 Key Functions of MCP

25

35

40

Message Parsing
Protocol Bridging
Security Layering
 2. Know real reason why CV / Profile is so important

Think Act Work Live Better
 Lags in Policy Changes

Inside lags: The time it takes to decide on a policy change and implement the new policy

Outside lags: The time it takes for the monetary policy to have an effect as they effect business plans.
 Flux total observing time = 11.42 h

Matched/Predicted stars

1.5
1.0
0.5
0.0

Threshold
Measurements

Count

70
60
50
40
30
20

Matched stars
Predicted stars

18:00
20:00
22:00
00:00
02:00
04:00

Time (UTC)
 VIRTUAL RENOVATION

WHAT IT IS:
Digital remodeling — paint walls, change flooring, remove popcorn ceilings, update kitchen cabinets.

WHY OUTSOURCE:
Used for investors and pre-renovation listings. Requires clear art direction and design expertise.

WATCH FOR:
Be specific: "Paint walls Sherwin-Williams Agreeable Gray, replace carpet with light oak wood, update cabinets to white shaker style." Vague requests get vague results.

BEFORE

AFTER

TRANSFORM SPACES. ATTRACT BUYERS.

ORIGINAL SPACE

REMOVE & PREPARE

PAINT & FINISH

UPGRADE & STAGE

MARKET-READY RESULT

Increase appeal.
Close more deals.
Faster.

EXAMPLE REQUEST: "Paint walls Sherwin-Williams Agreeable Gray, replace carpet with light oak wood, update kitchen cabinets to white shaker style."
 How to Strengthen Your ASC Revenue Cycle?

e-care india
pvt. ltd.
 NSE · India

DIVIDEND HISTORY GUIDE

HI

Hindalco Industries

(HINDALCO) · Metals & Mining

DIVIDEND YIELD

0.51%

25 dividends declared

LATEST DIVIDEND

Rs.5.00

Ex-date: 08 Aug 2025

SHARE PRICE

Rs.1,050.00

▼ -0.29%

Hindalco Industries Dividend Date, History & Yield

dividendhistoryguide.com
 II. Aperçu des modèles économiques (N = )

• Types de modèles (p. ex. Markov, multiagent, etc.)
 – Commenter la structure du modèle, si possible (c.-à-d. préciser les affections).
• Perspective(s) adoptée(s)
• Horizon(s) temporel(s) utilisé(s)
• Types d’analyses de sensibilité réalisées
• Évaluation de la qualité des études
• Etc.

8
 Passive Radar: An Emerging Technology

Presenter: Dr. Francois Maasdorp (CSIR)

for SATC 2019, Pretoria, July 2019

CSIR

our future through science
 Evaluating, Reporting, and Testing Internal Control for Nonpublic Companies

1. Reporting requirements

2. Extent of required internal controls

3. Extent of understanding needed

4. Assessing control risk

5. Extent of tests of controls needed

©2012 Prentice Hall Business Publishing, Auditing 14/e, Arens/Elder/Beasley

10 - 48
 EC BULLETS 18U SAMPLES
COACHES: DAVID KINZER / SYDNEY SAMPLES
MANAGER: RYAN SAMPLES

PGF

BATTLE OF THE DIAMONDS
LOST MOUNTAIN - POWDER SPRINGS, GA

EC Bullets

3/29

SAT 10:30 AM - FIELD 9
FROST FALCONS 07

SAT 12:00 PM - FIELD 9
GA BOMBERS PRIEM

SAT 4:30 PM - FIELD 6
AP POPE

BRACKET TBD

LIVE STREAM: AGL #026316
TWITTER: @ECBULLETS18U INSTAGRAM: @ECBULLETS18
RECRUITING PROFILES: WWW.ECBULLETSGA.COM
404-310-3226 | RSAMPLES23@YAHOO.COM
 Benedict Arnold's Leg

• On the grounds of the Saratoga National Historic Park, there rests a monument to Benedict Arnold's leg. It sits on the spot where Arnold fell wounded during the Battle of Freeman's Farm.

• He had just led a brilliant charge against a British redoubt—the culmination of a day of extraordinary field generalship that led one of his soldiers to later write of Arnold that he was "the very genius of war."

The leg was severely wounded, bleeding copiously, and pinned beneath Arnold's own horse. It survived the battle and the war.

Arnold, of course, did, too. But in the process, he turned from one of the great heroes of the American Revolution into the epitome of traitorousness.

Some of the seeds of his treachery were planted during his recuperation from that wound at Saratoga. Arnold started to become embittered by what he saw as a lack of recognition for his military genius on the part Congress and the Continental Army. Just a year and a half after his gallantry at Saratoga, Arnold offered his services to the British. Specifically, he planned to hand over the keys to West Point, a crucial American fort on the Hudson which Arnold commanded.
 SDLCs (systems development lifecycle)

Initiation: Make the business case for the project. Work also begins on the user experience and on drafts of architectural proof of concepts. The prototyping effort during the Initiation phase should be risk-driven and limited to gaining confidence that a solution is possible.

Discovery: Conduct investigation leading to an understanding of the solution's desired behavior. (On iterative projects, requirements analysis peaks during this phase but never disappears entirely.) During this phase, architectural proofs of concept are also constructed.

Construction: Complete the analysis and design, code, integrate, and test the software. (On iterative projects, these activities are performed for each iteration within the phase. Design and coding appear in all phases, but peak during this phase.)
########################################
Task prompt: Exactly as written, reproduce the lines of the data above from the first line through the line where "Inside lags: The" appears.

Answer to this task:
 Key Functions of MCP

25

35

40

Message Parsing
Protocol Bridging
Security Layering
 2. Know real reason why CV / Profile is so important

Think Act Work Live Better
 Lags in Policy Changes

Inside lags: The time it takes to decide on a policy change and implement the new policy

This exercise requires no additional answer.